GIVEN TEXT =>

__________________________________________________

Results 1 to 11 of 11

Thread: Fast CRC table construction and rolling CRC hash calculation

  1. #1
    Programmer Bulat Ziganshin's Avatar
    Join Date
    Mar 2007
    Location
    Uzbekistan
    Posts
    4,497
    Thanks
    733
    Thanked 659 Times in 354 Posts

    Fast CRC table construction and rolling CRC hash calculation

    Inspired by Eugene Shelwien's fma-diff rolling CRC implementation, i've developed public domain implementation of the same idea, based on Igor Pavlov 7-zip code. This includes rolling CRC hash and fast generation of tables for plain and rolling CRC hash. Plain CRC table constructed 30-100x faster than with original algorithm, and rolling CRC table construction is 250-500 times faster. Hopefully it will be useful for your programs.

__________________________________________________

EXTRACTED RECORDS =>
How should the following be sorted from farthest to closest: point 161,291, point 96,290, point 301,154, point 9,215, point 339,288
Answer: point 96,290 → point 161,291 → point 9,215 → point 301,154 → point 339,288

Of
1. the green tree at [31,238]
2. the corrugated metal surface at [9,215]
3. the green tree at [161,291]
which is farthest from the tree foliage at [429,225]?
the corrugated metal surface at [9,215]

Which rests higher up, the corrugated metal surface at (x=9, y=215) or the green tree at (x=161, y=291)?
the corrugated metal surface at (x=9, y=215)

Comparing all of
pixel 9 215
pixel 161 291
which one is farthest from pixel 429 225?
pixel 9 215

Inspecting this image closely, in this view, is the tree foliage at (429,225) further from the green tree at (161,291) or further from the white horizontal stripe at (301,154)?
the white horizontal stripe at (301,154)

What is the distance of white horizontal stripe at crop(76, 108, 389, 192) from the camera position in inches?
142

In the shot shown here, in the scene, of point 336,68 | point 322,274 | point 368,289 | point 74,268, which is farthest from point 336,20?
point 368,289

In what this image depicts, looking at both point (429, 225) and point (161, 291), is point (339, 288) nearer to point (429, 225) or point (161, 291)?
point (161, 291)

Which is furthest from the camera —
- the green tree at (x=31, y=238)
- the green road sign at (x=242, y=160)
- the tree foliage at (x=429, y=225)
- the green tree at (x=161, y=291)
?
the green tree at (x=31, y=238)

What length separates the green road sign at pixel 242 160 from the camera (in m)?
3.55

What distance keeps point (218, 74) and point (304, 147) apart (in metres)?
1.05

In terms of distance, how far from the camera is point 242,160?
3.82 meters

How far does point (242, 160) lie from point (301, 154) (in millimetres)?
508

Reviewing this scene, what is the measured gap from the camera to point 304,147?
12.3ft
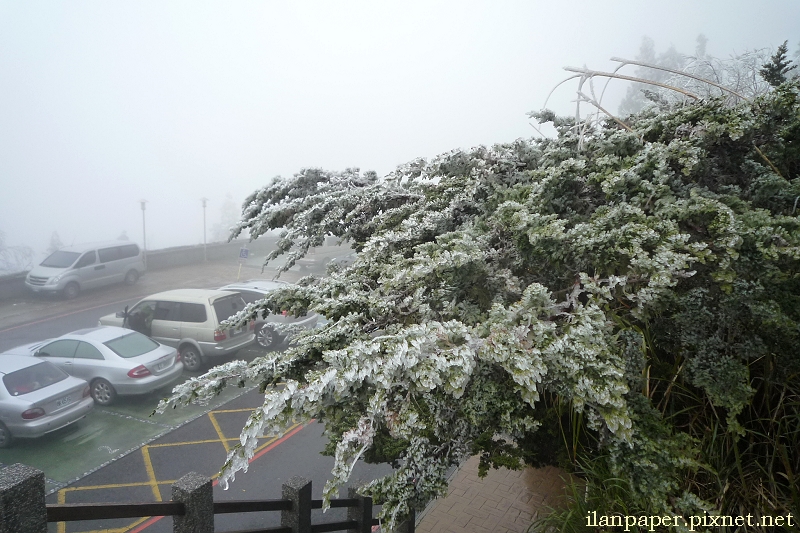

__________________________________________________

PROBLEMS =>
1) Arrange the listing from the line with "How far does" through the end of the listing, both ends included, as a numbered list, skipping blank lines and leaving out the pictures.
2) Pick up the CRC forum post from where it stops and continue it.
The CRC forum post and the listing have nothing to do with each other.

ANSWERS =>
1)
1. How far does point (242, 160) lie from point (301, 154) (in millimetres)?
2. 508
3. Reviewing this scene, what is the measured gap from the camera to point 304,147?
4. 12.3ft

2)
    /* crc.c -- Fast CRC table construction and rolling CRC hash calculation
    2009-11-23 : Igor Pavlov : Public domain
    2013-03-27 : Bulat.Ziganshin@gmail.com : Public domain */

    #include <stdio.h>

    #define kCrcPoly 0xEDB88320
    #define CRC_INIT_VAL 0 /* 0xFFFFFFFF for zip/rar/7-zip quasi-CRC */

    // For rolling CRC hash demo
    #define WINSIZE 100
    #define TESTSIZE 200

    // Fast CRC table construction algorithm
    void FastTableBuild (unsigned CRCTable[256], unsigned seed)
    {
    unsigned i, j, r;

    CRCTable[0] = 0;
    CRCTable[128] = r = seed;
    for (i=64; i; i/=2)
    CRCTable[i] = r = (r >> 1) ^ (kCrcPoly & ~((r & 1) - 1));

    for (i=2; i<256; i*=2)
    for (j=1; j<i; j++)
    CRCTable[i+j] = CRCTable[i] ^ CRCTable[j];
    }


    #define init_CRC() CRC_INIT_VAL
    #define update_CRC(crc,CRCTable,c) (CRCTable[((crc)^(c)) & 0xFF] ^ ((crc)>>8))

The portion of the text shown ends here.